(Passage to read)
5. Composition of claim 1, wherein the water content of the composition is below 1 wt.-%, of the total weight of the composition and/or that the leucoindigo is in the range of between 0.1 and 30 wt.-% of the total weight of the composition.

6. Composition of claim 1, wherein the at least one reducing agent is in the range of between 0.1 and 20 wt.-% of the total weight of the composition.

7. Composition of claim 1, wherein the reducing agent is ascorbic acid, erythorbic acid, hydroxyacetone, sodium dithionite, sodium sulfite, sodium metabisulfite, sodium borohydride, sodium thiosulfate, a reducing sugar or a mixture thereof.

8. A method for obtaining a composition as according to claim 1, characterized by the steps of: a) addition of at least one base and at least one reducing agent to a suspension of indigo in at least one organic solvent and b) heating the suspension of indigo until the vatting is complete.

(Rows)
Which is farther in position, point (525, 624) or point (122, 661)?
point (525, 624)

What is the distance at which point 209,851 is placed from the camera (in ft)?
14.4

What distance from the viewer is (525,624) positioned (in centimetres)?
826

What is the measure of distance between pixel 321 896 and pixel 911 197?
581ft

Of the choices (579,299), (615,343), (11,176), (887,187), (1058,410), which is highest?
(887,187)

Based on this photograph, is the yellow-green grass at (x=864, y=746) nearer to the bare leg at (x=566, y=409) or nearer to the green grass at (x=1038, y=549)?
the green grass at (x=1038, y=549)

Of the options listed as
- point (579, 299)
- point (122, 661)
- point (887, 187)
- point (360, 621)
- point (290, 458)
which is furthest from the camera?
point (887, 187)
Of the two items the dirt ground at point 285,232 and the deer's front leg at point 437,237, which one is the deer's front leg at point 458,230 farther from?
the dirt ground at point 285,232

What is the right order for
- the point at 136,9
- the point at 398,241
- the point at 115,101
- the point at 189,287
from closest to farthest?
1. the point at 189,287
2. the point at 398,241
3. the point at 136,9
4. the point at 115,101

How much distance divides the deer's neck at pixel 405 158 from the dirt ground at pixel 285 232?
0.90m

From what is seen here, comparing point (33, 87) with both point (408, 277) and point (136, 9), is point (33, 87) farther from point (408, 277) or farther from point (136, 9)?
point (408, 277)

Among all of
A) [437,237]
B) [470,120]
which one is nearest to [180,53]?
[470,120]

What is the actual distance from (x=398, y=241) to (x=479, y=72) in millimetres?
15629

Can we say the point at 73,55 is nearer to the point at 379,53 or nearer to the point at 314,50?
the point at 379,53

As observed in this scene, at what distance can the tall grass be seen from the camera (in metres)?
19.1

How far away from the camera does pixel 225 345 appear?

(Request A) In the indigo composition claims, what range is given for the reducing agent as a share of the composition's total weight?
(Request B) Put the lines of the listing into a numbered list, leaving out blank lines, starting at the line that contains "As observed in" and ending at the last line of the listing.

(Response A) Between 0.1 and 20 wt.-% of the total weight of the composition.

(Response B)
1. As observed in this scene, at what distance can the tall grass be seen from the camera (in metres)?
2. 19.1
3. How far away from the camera does pixel 225 345 appear?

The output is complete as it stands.